In contrast, another study combined panel data from the U.S. National Education Longitudinal Survey of 1988 (NELS88) to estimate the effects of teacher incentives on student outcomes.54 The authors defined incentive schemes as any merit raise or bonus awarded to any proportion of teachers in a school, although the variables did not identify whether schemes stipulated that rewards were to be tied directly to student achievement. The wealth of data in the survey enabled the authors to control for many student, teacher, school, and family characteristics to make it easier to compare students taught by treatment teachers (those in the incentive scheme) with students taught by teachers in a control group. The results were positive, particularly in public and poor (low economic status) schools. Test scores were higher when awards were higher and when awards were given only to a few teachers within a school.

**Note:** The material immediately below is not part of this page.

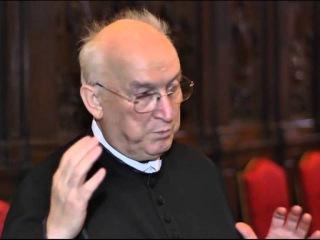 Католический священник ставит православных в пример своим прихожанам
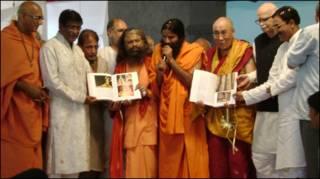 हिंदू धर्म कोष जारी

Finally, a third study analyzed incentive effects on student SAT scores in the Tennessee STAR (Student Teacher Achievement Ratio) and Career Ladder Evaluation programs.55 It controlled for student and teacher characteristics as well as for class attributes that do not change over time (by including class fixed effects based on panel data). It found that SAT scores improved, with gains varying across subjects and with teacher seniority.
One reason for the mixed evidence may be that the studies combine students at all grade levels. One analysis of merit pay reforms in South Carolina in the 1980s and 1990s suggested that merit pay might be more effective in earlier grades than in later grades. More generally, the study cautioned that the effects of performance-based pay may vary across countries, schools, population groups, or time.
The first international example of an individual- based program is an experiment, begun in fifty high schools in Israel in December 2000, that offered teachers a bonus based on student achievement. The experiment included all English, Hebrew, Arabic, and mathematics teachers who taught tenth- to twelfth-grade classes in preparation for matriculation examinations in these subjects in June 2001. Each teacher was ranked separately on the basis of the mean performance of each class she taught. The ranking was based on the difference between actual class performance and performance predicted on the basis of students’ socioeconomic characteristics, their level of proficiency in each subject, and a fixed school-level effect. Each teacher was ranked twice, once for the students’ passing rate and once for average score.
Each school submitted student enrollment lists, itemized by grade, subject, and teacher, on the program’s starting date. All students on these lists were included in the class mean outcomes. Students who dropped out or did not take the exams, regardless of the reason, were imputed a score of zero to neutralize any incentive for teachers to keep poorly performing students out of the tests.
All teachers who performed better than predicted in both passing rate and average score were ranked from first to fourth place and awarded points according to ranking. The awards, based on total points, ranged from 6 to 25 percent of the average annual income of high school teachers. A teacher could win several awards if she prepared more than one class for a matriculation examination.56 Of the 629 teachers in the program, 302 won awards.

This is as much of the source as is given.